• **PROBLEM DETAILS**
Exactly the lines from the opening of the data through the line containing "scientific name: Felis catus" should be reproduced, please, with nothing added.

=== Begin Enclosure ===

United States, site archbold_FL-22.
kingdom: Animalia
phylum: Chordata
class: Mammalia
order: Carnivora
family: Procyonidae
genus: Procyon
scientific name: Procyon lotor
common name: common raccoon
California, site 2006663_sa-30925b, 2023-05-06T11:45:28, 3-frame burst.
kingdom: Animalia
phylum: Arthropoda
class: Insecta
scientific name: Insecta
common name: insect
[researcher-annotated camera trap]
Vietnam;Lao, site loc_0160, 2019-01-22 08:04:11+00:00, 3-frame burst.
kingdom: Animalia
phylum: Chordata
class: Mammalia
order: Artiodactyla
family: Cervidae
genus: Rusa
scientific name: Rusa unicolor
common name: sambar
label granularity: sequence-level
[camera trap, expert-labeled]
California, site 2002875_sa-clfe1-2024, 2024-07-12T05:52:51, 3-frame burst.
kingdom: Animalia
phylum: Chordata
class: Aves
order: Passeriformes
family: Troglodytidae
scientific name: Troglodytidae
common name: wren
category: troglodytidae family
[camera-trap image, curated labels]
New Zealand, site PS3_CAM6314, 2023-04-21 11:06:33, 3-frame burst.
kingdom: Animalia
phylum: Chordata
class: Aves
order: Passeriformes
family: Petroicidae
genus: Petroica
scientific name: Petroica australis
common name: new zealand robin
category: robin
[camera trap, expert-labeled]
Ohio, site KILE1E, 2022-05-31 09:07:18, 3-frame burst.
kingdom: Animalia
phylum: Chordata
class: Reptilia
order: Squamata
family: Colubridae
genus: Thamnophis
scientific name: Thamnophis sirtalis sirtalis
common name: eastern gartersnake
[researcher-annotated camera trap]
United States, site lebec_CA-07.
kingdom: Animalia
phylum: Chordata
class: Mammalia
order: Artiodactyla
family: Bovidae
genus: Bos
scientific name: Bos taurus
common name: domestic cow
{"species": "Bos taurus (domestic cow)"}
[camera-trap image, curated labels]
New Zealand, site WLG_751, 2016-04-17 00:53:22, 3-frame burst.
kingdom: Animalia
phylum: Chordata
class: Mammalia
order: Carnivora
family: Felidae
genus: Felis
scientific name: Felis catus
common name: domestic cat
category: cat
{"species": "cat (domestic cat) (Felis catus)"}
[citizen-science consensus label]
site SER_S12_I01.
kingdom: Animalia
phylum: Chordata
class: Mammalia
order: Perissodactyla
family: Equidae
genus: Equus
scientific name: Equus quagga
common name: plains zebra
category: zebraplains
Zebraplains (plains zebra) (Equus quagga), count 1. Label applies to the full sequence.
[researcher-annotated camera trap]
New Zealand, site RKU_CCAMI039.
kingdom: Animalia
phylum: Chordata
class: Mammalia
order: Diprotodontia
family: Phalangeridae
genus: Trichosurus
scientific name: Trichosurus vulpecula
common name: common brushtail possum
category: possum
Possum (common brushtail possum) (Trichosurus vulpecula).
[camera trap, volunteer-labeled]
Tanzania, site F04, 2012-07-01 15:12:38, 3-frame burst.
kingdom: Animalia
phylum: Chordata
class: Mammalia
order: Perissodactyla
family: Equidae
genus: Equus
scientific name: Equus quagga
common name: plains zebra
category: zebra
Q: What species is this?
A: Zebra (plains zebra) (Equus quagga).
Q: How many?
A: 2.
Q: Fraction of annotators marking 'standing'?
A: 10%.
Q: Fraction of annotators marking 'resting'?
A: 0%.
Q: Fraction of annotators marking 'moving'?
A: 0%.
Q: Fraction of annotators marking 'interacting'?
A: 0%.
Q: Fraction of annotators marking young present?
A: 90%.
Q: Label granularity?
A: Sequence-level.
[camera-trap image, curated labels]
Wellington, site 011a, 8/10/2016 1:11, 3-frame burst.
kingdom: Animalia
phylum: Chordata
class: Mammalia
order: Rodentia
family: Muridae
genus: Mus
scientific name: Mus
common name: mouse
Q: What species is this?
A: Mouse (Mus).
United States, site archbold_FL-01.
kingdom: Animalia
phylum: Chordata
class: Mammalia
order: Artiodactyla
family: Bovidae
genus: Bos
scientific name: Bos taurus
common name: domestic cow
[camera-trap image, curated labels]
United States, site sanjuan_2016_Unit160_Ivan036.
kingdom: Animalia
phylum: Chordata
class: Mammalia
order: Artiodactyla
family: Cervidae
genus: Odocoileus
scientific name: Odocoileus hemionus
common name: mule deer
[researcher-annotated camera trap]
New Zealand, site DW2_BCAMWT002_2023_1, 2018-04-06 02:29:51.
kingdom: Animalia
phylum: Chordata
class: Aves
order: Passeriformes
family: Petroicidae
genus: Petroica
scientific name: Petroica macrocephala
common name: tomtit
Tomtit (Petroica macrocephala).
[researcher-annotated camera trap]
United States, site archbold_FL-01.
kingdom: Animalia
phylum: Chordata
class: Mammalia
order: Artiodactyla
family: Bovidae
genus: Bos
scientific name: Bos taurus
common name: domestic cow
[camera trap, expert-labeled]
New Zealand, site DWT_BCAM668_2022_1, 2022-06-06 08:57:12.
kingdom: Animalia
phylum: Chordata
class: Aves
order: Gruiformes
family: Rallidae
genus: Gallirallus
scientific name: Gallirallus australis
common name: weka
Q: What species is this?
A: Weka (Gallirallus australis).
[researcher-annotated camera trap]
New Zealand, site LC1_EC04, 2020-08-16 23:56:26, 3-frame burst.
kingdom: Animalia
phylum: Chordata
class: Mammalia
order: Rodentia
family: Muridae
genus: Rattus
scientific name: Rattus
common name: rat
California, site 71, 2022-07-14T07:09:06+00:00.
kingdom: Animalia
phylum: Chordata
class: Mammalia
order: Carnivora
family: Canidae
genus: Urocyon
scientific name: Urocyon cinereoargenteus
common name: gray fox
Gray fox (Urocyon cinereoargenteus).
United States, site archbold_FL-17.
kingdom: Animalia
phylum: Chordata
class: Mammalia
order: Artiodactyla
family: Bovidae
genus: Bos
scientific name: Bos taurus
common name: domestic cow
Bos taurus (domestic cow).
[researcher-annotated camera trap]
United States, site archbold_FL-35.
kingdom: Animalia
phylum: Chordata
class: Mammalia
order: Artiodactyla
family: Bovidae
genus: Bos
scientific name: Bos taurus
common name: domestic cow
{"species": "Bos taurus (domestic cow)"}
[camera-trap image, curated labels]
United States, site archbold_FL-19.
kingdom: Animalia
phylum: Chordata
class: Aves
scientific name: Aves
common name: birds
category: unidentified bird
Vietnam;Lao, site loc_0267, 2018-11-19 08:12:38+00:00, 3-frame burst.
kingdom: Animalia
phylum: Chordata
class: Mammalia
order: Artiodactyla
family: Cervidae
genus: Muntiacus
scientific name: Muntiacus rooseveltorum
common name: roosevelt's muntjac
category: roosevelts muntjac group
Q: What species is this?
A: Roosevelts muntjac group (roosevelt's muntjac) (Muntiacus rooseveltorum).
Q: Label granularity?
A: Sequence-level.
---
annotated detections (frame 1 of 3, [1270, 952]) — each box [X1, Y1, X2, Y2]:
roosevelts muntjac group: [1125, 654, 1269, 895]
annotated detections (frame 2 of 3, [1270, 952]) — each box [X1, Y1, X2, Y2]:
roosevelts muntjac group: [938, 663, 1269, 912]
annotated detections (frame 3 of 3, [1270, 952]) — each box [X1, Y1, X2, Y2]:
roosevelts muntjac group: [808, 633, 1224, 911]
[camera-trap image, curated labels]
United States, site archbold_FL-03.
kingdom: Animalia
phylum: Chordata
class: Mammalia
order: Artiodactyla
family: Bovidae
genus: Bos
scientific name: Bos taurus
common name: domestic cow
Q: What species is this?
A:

=== End Enclosure ===

• **ANSWER SPACE**
United States, site archbold_FL-22.
kingdom: Animalia
phylum: Chordata
class: Mammalia
order: Carnivora
family: Procyonidae
genus: Procyon
scientific name: Procyon lotor
common name: common raccoon
California, site 2006663_sa-30925b, 2023-05-06T11:45:28, 3-frame burst.
kingdom: Animalia
phylum: Arthropoda
class: Insecta
scientific name: Insecta
common name: insect
[researcher-annotated camera trap]
Vietnam;Lao, site loc_0160, 2019-01-22 08:04:11+00:00, 3-frame burst.
kingdom: Animalia
phylum: Chordata
class: Mammalia
order: Artiodactyla
family: Cervidae
genus: Rusa
scientific name: Rusa unicolor
common name: sambar
label granularity: sequence-level
[camera trap, expert-labeled]
California, site 2002875_sa-clfe1-2024, 2024-07-12T05:52:51, 3-frame burst.
kingdom: Animalia
phylum: Chordata
class: Aves
order: Passeriformes
family: Troglodytidae
scientific name: Troglodytidae
common name: wren
category: troglodytidae family
[camera-trap image, curated labels]
New Zealand, site PS3_CAM6314, 2023-04-21 11:06:33, 3-frame burst.
kingdom: Animalia
phylum: Chordata
class: Aves
order: Passeriformes
family: Petroicidae
genus: Petroica
scientific name: Petroica australis
common name: new zealand robin
category: robin
[camera trap, expert-labeled]
Ohio, site KILE1E, 2022-05-31 09:07:18, 3-frame burst.
kingdom: Animalia
phylum: Chordata
class: Reptilia
order: Squamata
family: Colubridae
genus: Thamnophis
scientific name: Thamnophis sirtalis sirtalis
common name: eastern gartersnake
[researcher-annotated camera trap]
United States, site lebec_CA-07.
kingdom: Animalia
phylum: Chordata
class: Mammalia
order: Artiodactyla
family: Bovidae
genus: Bos
scientific name: Bos taurus
common name: domestic cow
{"species": "Bos taurus (domestic cow)"}
[camera-trap image, curated labels]
New Zealand, site WLG_751, 2016-04-17 00:53:22, 3-frame burst.
kingdom: Animalia
phylum: Chordata
class: Mammalia
order: Carnivora
family: Felidae
genus: Felis
scientific name: Felis catus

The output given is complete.